What is the purpose of the row of braille-like bumps on glass jars and bottles?
These are found on the side of the bottle or jar at the very bottom. They are little raised dots in a pattern. A jar I have in front of me has the pattern … … . …
This sounds like a question that would have been asked before, but my searches have been fruitless.
I happen to have quite a few empty jars sitting here, that are all exactly the same size. The pattern is different on each one, there are copies on both sides, and they also have three labels, two on one side and one on the other. It intrigued me enough to transcribe them. I also threw in some other jars I had:
26 oz Ragu jars:
19 SG 95: oo ooo o o oo
27 SG 88: ooo oo oo oo
SG 20 95: oo o o ooooo
27 SG 95: ooo oo oo oo
SG 35 95: ooo oo oo oo
46 SG 95: ooo o o oo oo
32 oz Mayo jar:
SG 32 84: oo oo o oooo
14 oz jar:
04 88 SG: ooooo oo oo
Further investigation shows that SG is Saint-Gobain Containers (neat website). Still have no idea what the dots mean or how to read them.
Possibly coding used in the manufacturing process. Manufacturing either the jar itself, or more likely, in the food canning process. The bumps wouldn’t be easily human-readable, but a machine would have no such difficulties.
I was thinking mold codes, but three of SmackFu’s Ragu jar have the same pattern ( ooo oo oo oo). It doesn’t seem likely that he’d have gotten 3 jars made in the same mold.
Yes, I have misinterpeted the OP - my jar knowledge needs some work, it seems.
I thought they meant the pattern that the jar actually rests on, an inspection of a bunch of my jars reveals that this is a different thing (a kind of crenellation) - there aren’t any dot collections on any of them, as it turns out.
The only referrence to the bumps I could find was that they might be to do with recycling, each time the jar is re-used a bump is added so you know when it’s time to melt it down and make a new one. Sounds like complete nonsense to me and the post said that this was a wild guess and nobody really knew. I hold out hope of some doper coming up with the answer however.
At least we have learned one thing from this thread so far, SmackFu sure does love his Ragu.
Why not? Glass manufacture is a very efficient process and one machine can spit out jars at an enormous rate. You would not need more than a handfull of moulds for a given jar design at any one time.
I agree with Danalan. It’s most likely to do with the production line. A machine feels the bumps and therefore knows what label to stick on the jar, etc.
Errr…what? Why would that be an issue? It’s not like the machine gets a whole bunch of mixed shape jars and has to decide which label goes on what shape jar, or at least, that seems to me to be a pretty inefficient way of doing things…
It seems the bumps are not arranged in a binary fashion.
Using a piece of paper wrapped around the side of a bottle of beer I marked with a pen where the bumps are and then measured the spacing with a ruler.
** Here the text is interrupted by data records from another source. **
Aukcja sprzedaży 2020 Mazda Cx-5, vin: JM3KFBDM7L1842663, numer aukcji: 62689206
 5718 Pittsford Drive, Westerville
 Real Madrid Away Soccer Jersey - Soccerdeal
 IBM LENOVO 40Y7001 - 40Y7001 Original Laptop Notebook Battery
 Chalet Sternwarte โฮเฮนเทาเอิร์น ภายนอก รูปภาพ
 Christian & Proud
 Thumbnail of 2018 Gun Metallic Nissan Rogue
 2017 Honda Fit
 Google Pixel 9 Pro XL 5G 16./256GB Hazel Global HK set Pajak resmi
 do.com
The spacings (in mm) for 8 dots are 4,5,6,9,5,3,7.
This long piece on bottle markings: The Dating Game doesn’t appear to answer the question.
However the article’s description of the types of info embossed on bottles makes me think that the collection of periods and spaces may be a plant code.
I seriously doubt this. Commercial food packing lines don’t pack multiple varieties of food on the same equipment at the same time, so there is no need to differentiate between the jars and labels. You load the machines with matching jars and labels, and run them until you run out of product, then switch the line to a different product.
More likely it is a simpler answer; by reducing contact with the surface under the jar, the bumps reduce the friction when the jars are sliding through the races on the production line. The patterns are meaningless.
While there are bumps for this purpose they aren’t the bumps antechinus is asking about. On the side of a bottle, near the bottom, to the right of the maker’s mark is a series of oddly spaced and grouped dots. The full string of dots is about 1.5 inches long.